--- Data for this exercise ---
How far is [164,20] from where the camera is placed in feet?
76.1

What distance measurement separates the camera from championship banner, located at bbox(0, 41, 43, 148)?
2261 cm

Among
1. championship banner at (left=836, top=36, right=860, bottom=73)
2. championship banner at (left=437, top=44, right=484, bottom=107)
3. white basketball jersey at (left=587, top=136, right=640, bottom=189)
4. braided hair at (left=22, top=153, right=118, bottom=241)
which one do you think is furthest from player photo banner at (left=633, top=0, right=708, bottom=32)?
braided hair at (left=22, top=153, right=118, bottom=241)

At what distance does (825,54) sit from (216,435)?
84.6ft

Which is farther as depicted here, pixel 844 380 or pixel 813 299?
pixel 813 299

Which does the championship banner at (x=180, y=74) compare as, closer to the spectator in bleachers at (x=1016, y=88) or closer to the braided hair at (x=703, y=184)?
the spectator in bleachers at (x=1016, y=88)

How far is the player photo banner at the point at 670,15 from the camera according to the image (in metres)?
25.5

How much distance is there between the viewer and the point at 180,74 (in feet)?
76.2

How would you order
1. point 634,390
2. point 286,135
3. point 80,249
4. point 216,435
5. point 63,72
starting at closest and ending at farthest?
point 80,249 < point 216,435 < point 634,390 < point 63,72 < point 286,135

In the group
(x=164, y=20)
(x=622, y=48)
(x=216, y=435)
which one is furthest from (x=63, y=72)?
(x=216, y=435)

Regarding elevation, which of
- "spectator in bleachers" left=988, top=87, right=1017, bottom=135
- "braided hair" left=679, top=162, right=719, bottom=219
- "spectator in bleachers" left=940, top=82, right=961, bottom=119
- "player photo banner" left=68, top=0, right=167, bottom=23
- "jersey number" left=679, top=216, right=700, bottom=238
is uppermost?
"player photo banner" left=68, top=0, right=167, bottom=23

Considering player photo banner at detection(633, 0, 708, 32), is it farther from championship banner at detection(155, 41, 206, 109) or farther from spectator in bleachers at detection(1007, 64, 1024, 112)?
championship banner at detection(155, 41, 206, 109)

--- Request ---
Rewrite all of the entries above, replacing "white basketball jersey" with "white team jersey" and leaving everything else as it is.

--- The response ---
How far is [164,20] from where the camera is placed in feet?
76.1

What distance measurement separates the camera from championship banner, located at bbox(0, 41, 43, 148)?
2261 cm

Among
1. championship banner at (left=836, top=36, right=860, bottom=73)
2. championship banner at (left=437, top=44, right=484, bottom=107)
3. white team jersey at (left=587, top=136, right=640, bottom=189)
4. braided hair at (left=22, top=153, right=118, bottom=241)
which one do you think is furthest from player photo banner at (left=633, top=0, right=708, bottom=32)?
braided hair at (left=22, top=153, right=118, bottom=241)

At what distance does (825,54) sit from (216,435)?
84.6ft

Which is farther as depicted here, pixel 844 380 or pixel 813 299?
pixel 813 299

Which does the championship banner at (x=180, y=74) compare as, closer to the spectator in bleachers at (x=1016, y=88) or closer to the braided hair at (x=703, y=184)?
the spectator in bleachers at (x=1016, y=88)

How far is the player photo banner at the point at 670,15 from the camera according to the image (in metres)?
25.5

How much distance is there between the viewer and the point at 180,74 (in feet)?
76.2

How would you order
1. point 634,390
2. point 286,135
3. point 80,249
4. point 216,435
5. point 63,72
starting at closest and ending at farthest?
point 80,249 < point 216,435 < point 634,390 < point 63,72 < point 286,135

In the group
(x=164, y=20)
(x=622, y=48)
(x=216, y=435)
which one is furthest from (x=63, y=72)?
(x=216, y=435)

Regarding elevation, which of
- "spectator in bleachers" left=988, top=87, right=1017, bottom=135
- "braided hair" left=679, top=162, right=719, bottom=219
- "spectator in bleachers" left=940, top=82, right=961, bottom=119
- "player photo banner" left=68, top=0, right=167, bottom=23
- "jersey number" left=679, top=216, right=700, bottom=238
is uppermost?
"player photo banner" left=68, top=0, right=167, bottom=23

Considering player photo banner at detection(633, 0, 708, 32), is it farther from championship banner at detection(155, 41, 206, 109) or farther from spectator in bleachers at detection(1007, 64, 1024, 112)?
championship banner at detection(155, 41, 206, 109)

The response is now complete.